COMPITO
Rispondi alle domande seguenti usando l'estratto sulle richieste per la scuola.
1. Quale rapporto tra operatori e allievi con disabilità viene chiesto?
2. Quale decreto legislativo si chiede di rivisitare?
3. A chi sono destinati la scuola dell'infanzia e gli asili nido?

Chiediamo che l’assunzione di responsabilità nei confronti delle misure sanitarie e contenitive del virus non pesi solo sulle dirigenze scolastiche, lasciate esposte allo scontro con i genitori, ma sia condiviso da chi governa gli asset organizzativi attraverso la fornitura non solo di fondi per i dispositivi di prevenzione, ma di risorse specialistiche e una rivisitazione del D.lgs 81 del 2008, che blocca le energie di tanti lasciando il governo dei processi alla paura.
Chiediamo un investimento sulle risorse per l’assistenza ai disabili che, in deroga alle limitazioni precedenti, stabilisca un rapporto 1:1 tra operatori e allievi con disabilità, perché mai come in questo momento la personalizzazione dei percorsi scolastici deve colmare nuove distanze.
Chiediamo che lo 0-6 smetta di essere considerato un servizio alla famiglia, non obbligatorio, ma riceva la dignità di segmento educativo essenziale sottratto ai vincoli della spesa cui sono assoggettati i Comuni: la scuola dell’infanzia e gli asili nido sono destinati al bambino-persona, che ha uguali diritti sin da quando nasce.
Chiediamo che venga data la possibilità alle autonomie delle scuole e alle autonomie dei territori di coniugarsi in alleanze virtuose, che producano concrete azioni di lotta alla disuguaglianza, affidando a livello locale non solo la raccolta dei bisogni, ma i mezzi economici per rispondere alla povertà educativa e il coordinamento di piani di sviluppo di reti educative e culturali con al centro le scuole, presidi di democrazia e pari opportunità.

MATERIALE FORNITO

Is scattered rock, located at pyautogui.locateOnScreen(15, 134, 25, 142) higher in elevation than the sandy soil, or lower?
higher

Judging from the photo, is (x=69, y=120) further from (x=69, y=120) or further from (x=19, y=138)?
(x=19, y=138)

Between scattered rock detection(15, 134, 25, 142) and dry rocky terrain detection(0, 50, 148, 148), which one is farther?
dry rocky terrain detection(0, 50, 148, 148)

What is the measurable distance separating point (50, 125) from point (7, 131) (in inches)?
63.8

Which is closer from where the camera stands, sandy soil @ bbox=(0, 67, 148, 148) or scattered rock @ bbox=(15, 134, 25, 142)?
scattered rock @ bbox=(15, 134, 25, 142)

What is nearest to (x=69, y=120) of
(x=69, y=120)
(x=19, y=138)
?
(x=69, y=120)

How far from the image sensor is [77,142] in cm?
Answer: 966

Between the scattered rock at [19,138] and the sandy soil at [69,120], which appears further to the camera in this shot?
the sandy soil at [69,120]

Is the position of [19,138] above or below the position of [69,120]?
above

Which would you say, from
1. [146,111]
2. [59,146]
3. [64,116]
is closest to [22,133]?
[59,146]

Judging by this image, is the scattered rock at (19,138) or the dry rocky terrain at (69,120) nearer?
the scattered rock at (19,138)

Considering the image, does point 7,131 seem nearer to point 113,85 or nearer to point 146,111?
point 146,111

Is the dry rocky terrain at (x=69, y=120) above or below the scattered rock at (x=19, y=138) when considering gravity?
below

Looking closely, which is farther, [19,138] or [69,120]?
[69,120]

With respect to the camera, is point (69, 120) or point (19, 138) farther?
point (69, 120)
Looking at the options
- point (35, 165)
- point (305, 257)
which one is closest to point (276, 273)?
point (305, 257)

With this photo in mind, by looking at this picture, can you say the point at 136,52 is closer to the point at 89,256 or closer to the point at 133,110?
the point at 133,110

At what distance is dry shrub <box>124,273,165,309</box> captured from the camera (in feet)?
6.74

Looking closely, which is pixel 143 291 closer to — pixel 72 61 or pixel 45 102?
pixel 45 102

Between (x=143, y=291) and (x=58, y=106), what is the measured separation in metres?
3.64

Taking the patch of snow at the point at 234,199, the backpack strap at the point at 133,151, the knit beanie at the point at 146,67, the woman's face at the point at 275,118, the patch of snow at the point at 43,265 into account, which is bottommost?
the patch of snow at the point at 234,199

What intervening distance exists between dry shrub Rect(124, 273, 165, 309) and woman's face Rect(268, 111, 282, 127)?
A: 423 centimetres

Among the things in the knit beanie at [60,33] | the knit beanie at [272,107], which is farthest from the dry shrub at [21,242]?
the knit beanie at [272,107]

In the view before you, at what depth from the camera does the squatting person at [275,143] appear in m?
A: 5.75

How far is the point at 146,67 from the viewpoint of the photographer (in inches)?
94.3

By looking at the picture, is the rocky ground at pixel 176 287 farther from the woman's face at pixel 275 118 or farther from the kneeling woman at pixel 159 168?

...

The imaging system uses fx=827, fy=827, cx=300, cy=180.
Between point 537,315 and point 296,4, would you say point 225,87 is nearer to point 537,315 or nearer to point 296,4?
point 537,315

SOLUZIONE
1. Un rapporto 1:1.
2. Il D.lgs 81 del 2008.
3. Al bambino-persona, che ha uguali diritti sin da quando nasce.